The rules, modes, etc. of operation in the above steps S1 to S3 will be described in detail below,
the embodiment is a similarity detection process of financial field question based on the method of the invention
And S1, generating a financial field corpus. The specific implementation steps are as follows:
step 1, compiling a web crawler by using a python language, and crawling financial related webpages, wherein the website range crawled by the embodiment comprises various large bank websites, financial blocks of various large portal websites, professional financial websites and the like.
And step 2, preprocessing the web pages, removing web page marks, invalid characters, mathematical formulas, pictures, tables and the like, combining all the web pages, and generating the original raw corpus.
And 3, further processing the raw corpus, segmenting the original raw corpus according to punctuations, segmenting each sentence into single clauses, wherein each clause occupies one line, and combining all the clauses to generate a final financial corpus.
And generating a financial field word vector. The specific implementation steps are as follows:
step 1, configuring a word2vec program based on the tensoflow framework. The specific configuration is as follows, the algorithm adopts a skip-gram algorithm, the loss function adopts nce _ loss, the sliding window is 2, the feature size of the word vector is 200, the training times are 3000000, the mini-batch size is 128, the anti-sampling times are 10, and the dictionary size is 3501. The specific implementation process can be adjusted according to the situation.
And 2, utilizing the program to learn the financial corpus generated in the step 1, and generating a corresponding word vector aiming at each word in the dictionary.

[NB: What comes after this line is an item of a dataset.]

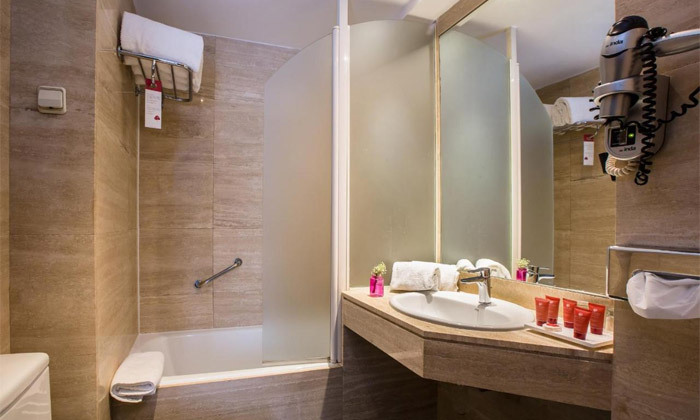 4 חורף חלומי במדריד: טיסות ישירות ו-4/5 לילות במלון Leonardo, גם בחנוכה ובכריסמס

Step S2, the calculation method for obtaining the corresponding sentence meaning vector by the convolution neural network calculation comprises the following steps:
step 1, the sentence S contains n Chinese characters, each Chinese character corresponds to a d-dimension character vector v i Then the sentence after replacement is represented as S' = { v = { 1 ,v 2 ,…,v n };
Step 2, inputting S' into convolution layer of convolution neural network to calculate to obtain result after convolutionThe calculation formula is as follows:
wherein, c i =[v i ,v i+1 ](0<i&N) being a vector formed by combining two adjacent word vectors, W k The kth convolution kernel matrix of the convolutional neural network, b k A deviation vector corresponding to the kth convolution kernel;
step 3, convolving the resultInputting the result into a pooling layer for calculation to obtain a result p after pooling k; Using in a pond1-max pooling, which is calculated by the formula:
where max is a function of the maximum value, indicating that all inputs of the previous layer are takenThe maximum value of (a);
step 4, repeatedly executing the steps 2) and 3); the repetition times are 1-3 times;
step 5, the output p of the corresponding pooling layer is repeated for the last time k I.e. the sentence meaning vector of sentence S.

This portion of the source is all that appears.